- Extrait
Le rapport 2007 de la Fondation Abbé-Pierre sur l'état du mal-logement, le premier présenté sans le fondateur de l'association, a été rendu public le 1er février (1) dans une période charnière. A la fin des mandatures présidentielle et législative et alors que se profile une loi censée garantir un toit pour tous, il met en garde contre l'illusion que peut constituer cet objectif sans un véritable renversement de tendance. D'une tonalité résolument politique, dans la droite ligne d'une impertinence « non partisane », le rapport décrypte les contradictions entre la volonté affichée par le gouvernement et les dynamiques à l'oeuvre, aux effets dévastateurs pour les plus fragiles.
Quelque 100 000 personnes sans domicile en 2005, 150 000 hébergées dans les dispositifs collectifs, 375 000 en hôtel, plus de 1,3 million de demandeurs de logements sociaux (dont seulement un tiers ont été satisfaits), plus de 10 000 expulsions avec le concours de la force publique, contre 7 600 en 2004... Au-delà de ces chiffres inquiétants issus des traditionnels baromètres, la Fondation Abbé-Pierre braque le projecteur sur les conséquences de l'accentuation de la crise du logement. Le « non-logement », dont elle avait dénoncé l'apparition il y a cinq ans (2), recours à des solutions d'habitat permanent qui n'en sont pas - tentes, caravanes, garages, locaux commerciaux délaissés ou autres appentis loués sans bail, abris de fortune construits dans les bois ou les interstices urbains -, n'est plus marginal mais un nouveau « fait social ». C'est cette « France invisible » qui échappe aux statistiques, confinée aux portes du logement et des structures d'accueil, que la fondation a souhaité saisir, « autant pour sa dimension collective et sa signification vis-à-vis des normes sociales qu'au regard de ce qu'[elle] révèle des insuffisances des mécanismes institutionnels de solidarité et de régulation sociale ».

- Données présentées
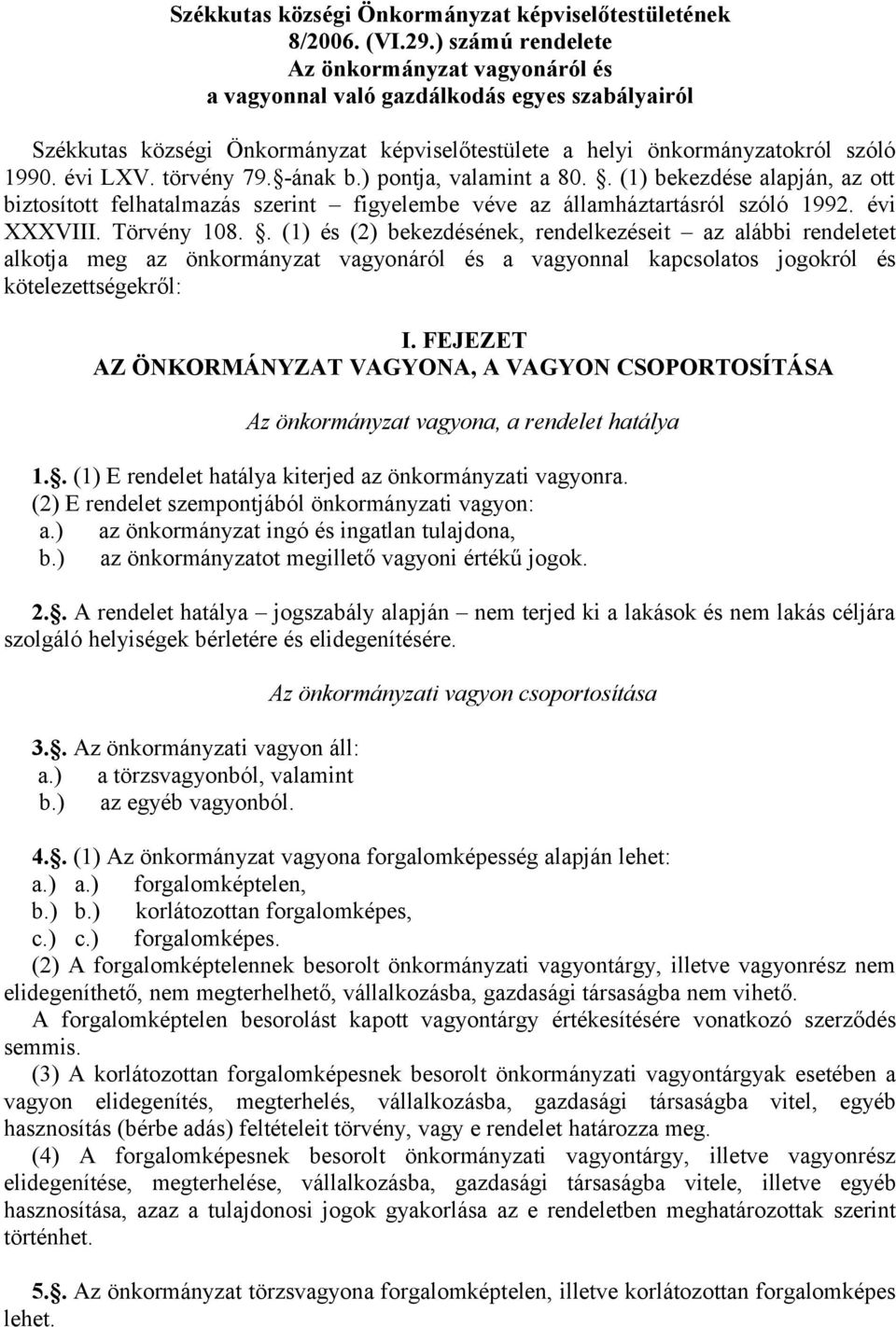 törvény 79. -ának b.) pontja, valamint a 80.. (1) bekezdése alapján, az ott biztosított felhatalmazás szerint figyelembe véve az államháztartásról szóló 1992. évi XXXVIII. Törvény 108.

- Consigne
Répondez brièvement à partir de l'extrait sur le rapport de la Fondation Abbé-Pierre.
(a) À quelle date le rapport 2007 sur l'état du mal-logement a-t-il été rendu public ?
(b) Combien d'expulsions avec le concours de la force publique l'extrait indique-t-il pour 2004 ?
(c) Quel nom la fondation donne-t-elle à la population qui échappe aux statistiques ?

- Corrigé
(a) Le 1er février.
(b) 7 600.
(c) La « France invisible ».